Data for the task>
------------------------------------------------
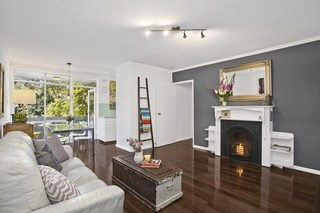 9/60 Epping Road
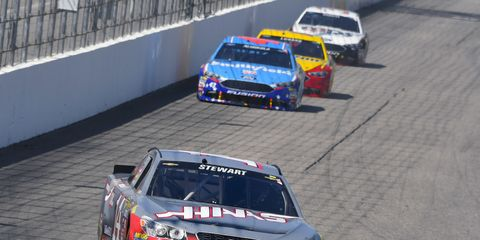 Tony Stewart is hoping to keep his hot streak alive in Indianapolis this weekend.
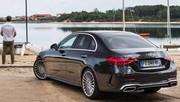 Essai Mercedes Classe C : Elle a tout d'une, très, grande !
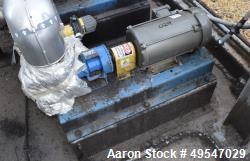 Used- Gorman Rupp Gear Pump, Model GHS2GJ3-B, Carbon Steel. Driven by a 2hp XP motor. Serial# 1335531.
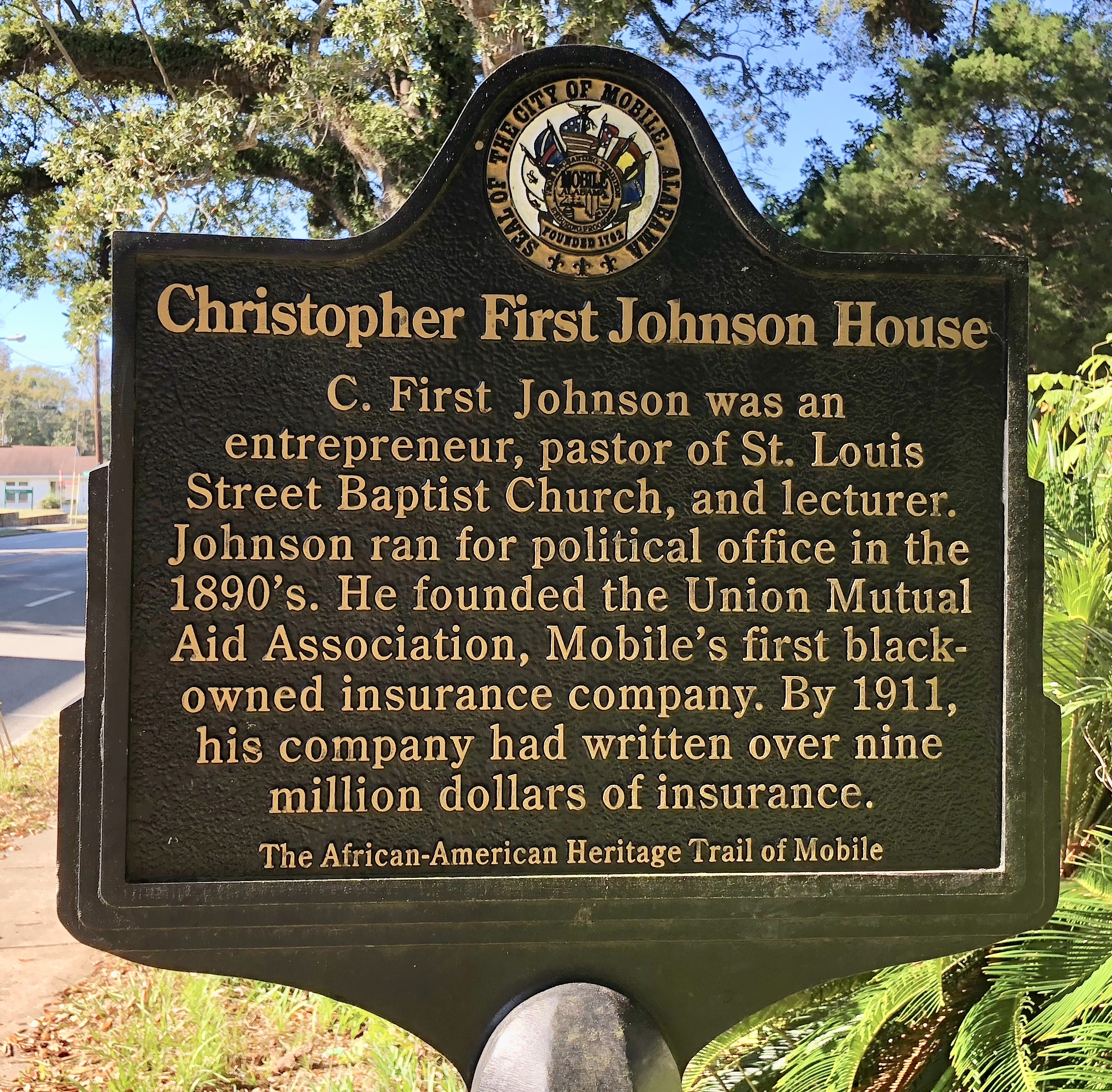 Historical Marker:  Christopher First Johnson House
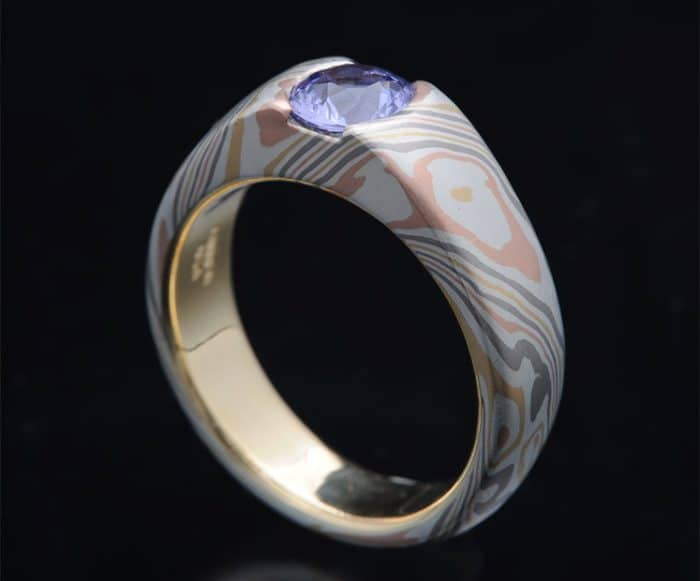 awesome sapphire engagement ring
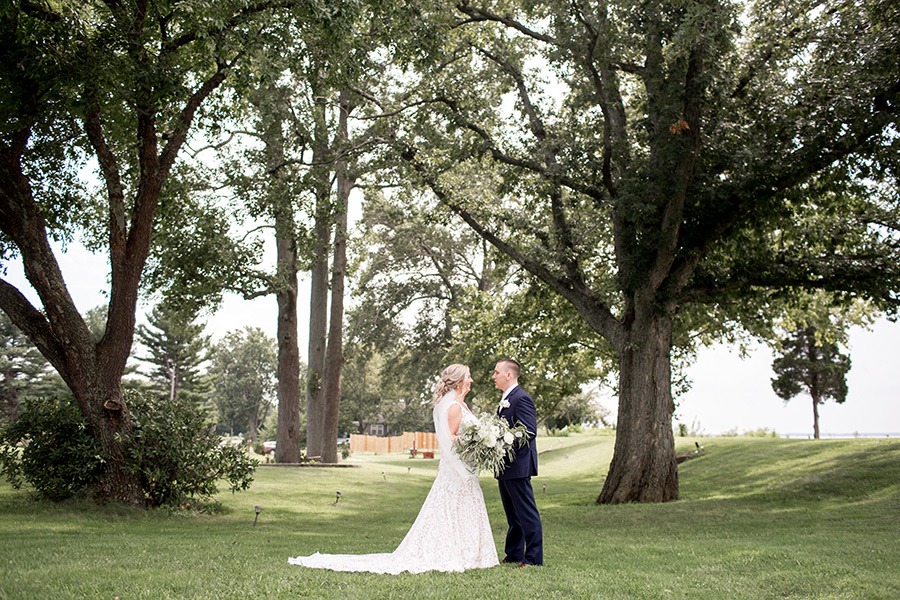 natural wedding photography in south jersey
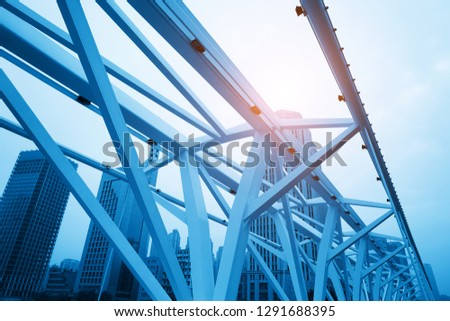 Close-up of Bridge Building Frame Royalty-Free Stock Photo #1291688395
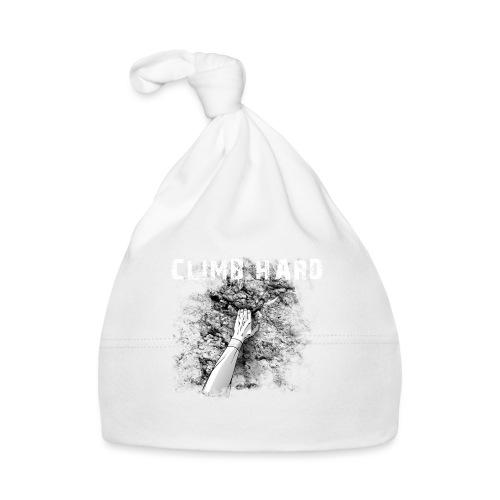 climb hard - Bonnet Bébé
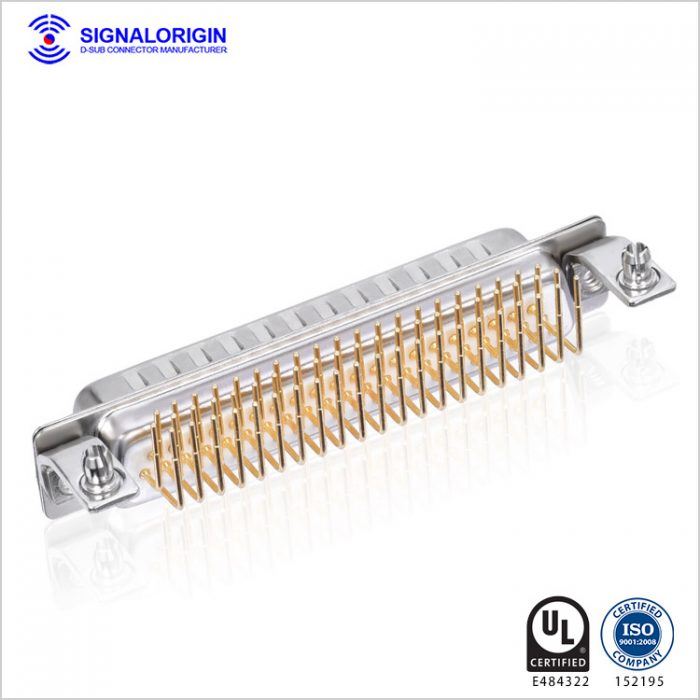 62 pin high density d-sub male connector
------------------------------------------------
Try it> Please restate, word for word, the lines from the one with "Close-up of Bridge" through the final line of the material, both included, and omit the pictures.

Solution to this exercise>
 Close-up of Bridge Building Frame Royalty-Free Stock Photo #1291688395
 climb hard - Bonnet Bébé
 62 pin high density d-sub male connector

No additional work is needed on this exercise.